Positioning themselves as an antidote to persistent concerns about racial, ethnic, and class divides in Boston, a coalition of literary organizations have banded together to propose a multi-use literary and cultural hub in the city’s burgeoning Seaport area. Led by the writing non-profit Grub Street, the group’s proposal got a boost this week with the announcement of a $2 million grant from the Calderwood Charitable Foundation should their plan be approved.

In an e-mail to supporters, the group—which consists of Grub Street, the Harvard Book Store, and Mass Poetry—urged literary patrons across the city to contact city leaders and the owners of 50 Liberty, the 14-story condominium tower that would house the hub, to support their plan. Grub Street executive director Eve Bridburg also told supporters that the project could mean long-term stability for her organization, which bills itself as the largest of its kind in America.

“As some of you know, we’ve been looking for new space for several years now,” wrote Bridburg, “With the sharp increase in rents, we face the real possibility of having to relocate outside of the city. The Seaport – in the city and reachable via train, bus, car, and boat – would afford us long-term security in this city we love.”

The group proposal includes a bookstore, classrooms for writing workshops, and two venues for large-scale literary gatherings events, including the Mass Poetry Festival and Grub's annual writer's conference. “Though [Boston has] one of the most robust and lively writing and reading communities in the country," the group wrote in their application that, "there is no major public venue or large, central place where readers, writers, and thinkers from diverse backgrounds and communities can gather on a daily basis to create and share work.”

The submission is one of eight before the Boston Planning & Development Agency and the Fallon Company, who are working jointly to turn the 13,166 sq. ft. space on the ground floors of Fallon’s new building along the waterfront into a cultural hub. The area has boomed in recent years, drawing tech companies and publishers. America’s Test Kitchen relocated to the area in late 2017. In January, Cengage announced plans to move in as well, and Amazon intends to locate thousands of jobs there in the coming years.

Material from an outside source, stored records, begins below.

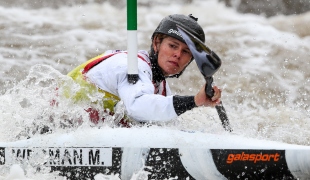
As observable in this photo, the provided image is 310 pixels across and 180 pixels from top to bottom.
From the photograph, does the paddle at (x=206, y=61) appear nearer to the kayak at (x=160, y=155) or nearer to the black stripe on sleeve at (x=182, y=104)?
the black stripe on sleeve at (x=182, y=104)

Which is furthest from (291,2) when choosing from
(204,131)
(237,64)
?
(204,131)

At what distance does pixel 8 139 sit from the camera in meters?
3.93

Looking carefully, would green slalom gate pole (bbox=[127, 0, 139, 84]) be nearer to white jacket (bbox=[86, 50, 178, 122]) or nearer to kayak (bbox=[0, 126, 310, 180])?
white jacket (bbox=[86, 50, 178, 122])

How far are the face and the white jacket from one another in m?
0.10

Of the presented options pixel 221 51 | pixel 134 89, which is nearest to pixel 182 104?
pixel 134 89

Yet, the neighborhood has also come under fire as emblematic of growing inequality across a city already known for persistent divides. Support from Calderwood, which has donated millions of dollars to cultural and equity-based projects across Boston, is a boost for the group’s vision, “to build a 21st century narrative arts/storytelling center: a democratic, accessible, active space for people of all ages, race, ethnicities, and backgrounds to connect and to learn from the crafted words of the most famous writers and thinkers of our day, as well as from each other.”

Completion of the building is expected in the coming months, as is an announcement on which plan has been selected.